Content starts
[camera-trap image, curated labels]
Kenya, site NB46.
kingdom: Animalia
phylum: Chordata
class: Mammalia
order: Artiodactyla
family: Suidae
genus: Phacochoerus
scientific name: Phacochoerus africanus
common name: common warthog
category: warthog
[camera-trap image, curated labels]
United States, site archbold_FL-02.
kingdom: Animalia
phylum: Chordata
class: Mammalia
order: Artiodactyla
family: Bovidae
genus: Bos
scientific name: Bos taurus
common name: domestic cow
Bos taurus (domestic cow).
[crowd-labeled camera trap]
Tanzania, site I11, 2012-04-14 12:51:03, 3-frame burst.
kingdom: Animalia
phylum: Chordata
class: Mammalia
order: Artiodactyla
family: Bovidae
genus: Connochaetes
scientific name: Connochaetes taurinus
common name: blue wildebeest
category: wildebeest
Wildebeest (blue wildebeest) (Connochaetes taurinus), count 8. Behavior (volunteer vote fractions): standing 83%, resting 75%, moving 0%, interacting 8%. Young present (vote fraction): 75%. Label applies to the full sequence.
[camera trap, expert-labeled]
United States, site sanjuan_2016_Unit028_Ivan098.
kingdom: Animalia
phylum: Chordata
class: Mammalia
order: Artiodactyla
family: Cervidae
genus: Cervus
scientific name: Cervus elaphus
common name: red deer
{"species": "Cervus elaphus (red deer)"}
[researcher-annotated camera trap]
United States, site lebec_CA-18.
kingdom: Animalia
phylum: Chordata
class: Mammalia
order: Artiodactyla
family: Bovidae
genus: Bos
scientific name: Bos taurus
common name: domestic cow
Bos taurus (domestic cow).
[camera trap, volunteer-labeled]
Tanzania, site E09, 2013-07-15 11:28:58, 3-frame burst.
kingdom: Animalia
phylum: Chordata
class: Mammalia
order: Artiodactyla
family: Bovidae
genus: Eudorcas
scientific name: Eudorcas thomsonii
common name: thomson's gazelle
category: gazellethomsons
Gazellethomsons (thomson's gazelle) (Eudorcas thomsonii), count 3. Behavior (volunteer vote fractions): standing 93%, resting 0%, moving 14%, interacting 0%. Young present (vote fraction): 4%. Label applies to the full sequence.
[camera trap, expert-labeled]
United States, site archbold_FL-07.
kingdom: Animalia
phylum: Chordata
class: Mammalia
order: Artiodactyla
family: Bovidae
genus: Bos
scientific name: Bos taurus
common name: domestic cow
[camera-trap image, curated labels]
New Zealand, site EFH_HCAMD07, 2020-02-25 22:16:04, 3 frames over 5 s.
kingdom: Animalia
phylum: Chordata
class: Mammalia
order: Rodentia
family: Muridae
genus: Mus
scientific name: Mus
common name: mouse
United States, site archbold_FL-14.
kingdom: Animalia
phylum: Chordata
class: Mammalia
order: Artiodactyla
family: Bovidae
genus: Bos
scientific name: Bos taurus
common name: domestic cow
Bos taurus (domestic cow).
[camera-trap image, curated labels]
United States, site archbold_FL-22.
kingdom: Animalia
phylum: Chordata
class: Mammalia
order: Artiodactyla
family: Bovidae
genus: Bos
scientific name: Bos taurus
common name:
Content ends
(Try it) Write out each record again, keeping every word as it is.

(Result of this exercise)
[camera-trap image, curated labels]
Kenya, site NB46.
kingdom: Animalia
phylum: Chordata
class: Mammalia
order: Artiodactyla
family: Suidae
genus: Phacochoerus
scientific name: Phacochoerus africanus
common name: common warthog
category: warthog
[camera-trap image, curated labels]
United States, site archbold_FL-02.
kingdom: Animalia
phylum: Chordata
class: Mammalia
order: Artiodactyla
family: Bovidae
genus: Bos
scientific name: Bos taurus
common name: domestic cow
Bos taurus (domestic cow).
[crowd-labeled camera trap]
Tanzania, site I11, 2012-04-14 12:51:03, 3-frame burst.
kingdom: Animalia
phylum: Chordata
class: Mammalia
order: Artiodactyla
family: Bovidae
genus: Connochaetes
scientific name: Connochaetes taurinus
common name: blue wildebeest
category: wildebeest
Wildebeest (blue wildebeest) (Connochaetes taurinus), count 8. Behavior (volunteer vote fractions): standing 83%, resting 75%, moving 0%, interacting 8%. Young present (vote fraction): 75%. Label applies to the full sequence.
[camera trap, expert-labeled]
United States, site sanjuan_2016_Unit028_Ivan098.
kingdom: Animalia
phylum: Chordata
class: Mammalia
order: Artiodactyla
family: Cervidae
genus: Cervus
scientific name: Cervus elaphus
common name: red deer
{"species": "Cervus elaphus (red deer)"}
[researcher-annotated camera trap]
United States, site lebec_CA-18.
kingdom: Animalia
phylum: Chordata
class: Mammalia
order: Artiodactyla
family: Bovidae
genus: Bos
scientific name: Bos taurus
common name: domestic cow
Bos taurus (domestic cow).
[camera trap, volunteer-labeled]
Tanzania, site E09, 2013-07-15 11:28:58, 3-frame burst.
kingdom: Animalia
phylum: Chordata
class: Mammalia
order: Artiodactyla
family: Bovidae
genus: Eudorcas
scientific name: Eudorcas thomsonii
common name: thomson's gazelle
category: gazellethomsons
Gazellethomsons (thomson's gazelle) (Eudorcas thomsonii), count 3. Behavior (volunteer vote fractions): standing 93%, resting 0%, moving 14%, interacting 0%. Young present (vote fraction): 4%. Label applies to the full sequence.
[camera trap, expert-labeled]
United States, site archbold_FL-07.
kingdom: Animalia
phylum: Chordata
class: Mammalia
order: Artiodactyla
family: Bovidae
genus: Bos
scientific name: Bos taurus
common name: domestic cow
[camera-trap image, curated labels]
New Zealand, site EFH_HCAMD07, 2020-02-25 22:16:04, 3 frames over 5 s.
kingdom: Animalia
phylum: Chordata
class: Mammalia
order: Rodentia
family: Muridae
genus: Mus
scientific name: Mus
common name: mouse
United States, site archbold_FL-14.
kingdom: Animalia
phylum: Chordata
class: Mammalia
order: Artiodactyla
family: Bovidae
genus: Bos
scientific name: Bos taurus
common name: domestic cow
Bos taurus (domestic cow).
[camera-trap image, curated labels]
United States, site archbold_FL-22.
kingdom: Animalia
phylum: Chordata
class: Mammalia
order: Artiodactyla
family: Bovidae
genus: Bos
scientific name: Bos taurus
common name:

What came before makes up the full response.